**The exercise**
Count the lines in the entries below that contain the word "distance". Reply with that number only.

**Material for the task**

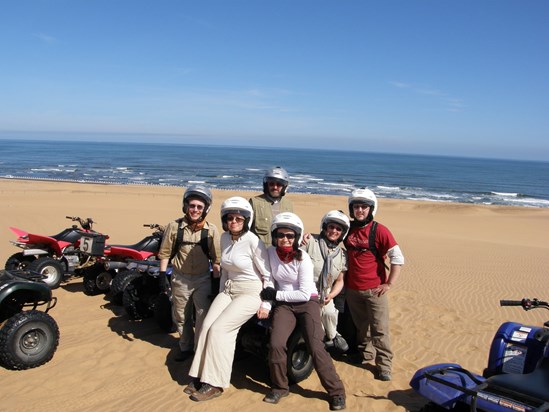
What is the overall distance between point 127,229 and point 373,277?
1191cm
...
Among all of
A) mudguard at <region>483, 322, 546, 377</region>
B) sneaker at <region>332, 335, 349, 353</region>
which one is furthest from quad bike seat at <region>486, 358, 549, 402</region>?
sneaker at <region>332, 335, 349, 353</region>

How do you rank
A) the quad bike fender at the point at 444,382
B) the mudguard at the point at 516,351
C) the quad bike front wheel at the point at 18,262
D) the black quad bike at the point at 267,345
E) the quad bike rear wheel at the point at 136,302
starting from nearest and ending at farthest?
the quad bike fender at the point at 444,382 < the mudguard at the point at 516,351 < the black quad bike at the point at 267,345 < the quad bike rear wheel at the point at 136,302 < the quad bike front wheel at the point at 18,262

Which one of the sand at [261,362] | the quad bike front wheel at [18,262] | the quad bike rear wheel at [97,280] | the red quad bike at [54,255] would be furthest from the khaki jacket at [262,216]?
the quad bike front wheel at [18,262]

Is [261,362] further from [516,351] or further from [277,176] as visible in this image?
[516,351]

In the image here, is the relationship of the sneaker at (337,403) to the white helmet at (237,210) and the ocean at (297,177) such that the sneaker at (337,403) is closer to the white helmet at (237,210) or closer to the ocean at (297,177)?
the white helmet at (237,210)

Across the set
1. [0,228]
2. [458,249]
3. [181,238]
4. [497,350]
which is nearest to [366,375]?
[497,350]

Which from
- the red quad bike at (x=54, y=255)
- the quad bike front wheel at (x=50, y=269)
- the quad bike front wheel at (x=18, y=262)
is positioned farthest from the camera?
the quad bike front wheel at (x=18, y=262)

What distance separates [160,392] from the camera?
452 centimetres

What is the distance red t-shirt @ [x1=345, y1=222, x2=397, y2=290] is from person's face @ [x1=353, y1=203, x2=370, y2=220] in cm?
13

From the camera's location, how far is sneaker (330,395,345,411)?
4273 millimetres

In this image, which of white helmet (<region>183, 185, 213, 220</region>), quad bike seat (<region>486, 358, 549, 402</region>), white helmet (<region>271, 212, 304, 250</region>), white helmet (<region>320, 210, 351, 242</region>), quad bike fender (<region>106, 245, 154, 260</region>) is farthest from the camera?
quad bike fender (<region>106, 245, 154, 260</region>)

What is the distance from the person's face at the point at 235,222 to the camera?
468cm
--
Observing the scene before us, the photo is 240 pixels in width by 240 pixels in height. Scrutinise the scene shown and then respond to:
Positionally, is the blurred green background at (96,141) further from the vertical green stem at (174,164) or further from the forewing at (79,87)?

**Answer to this problem**
4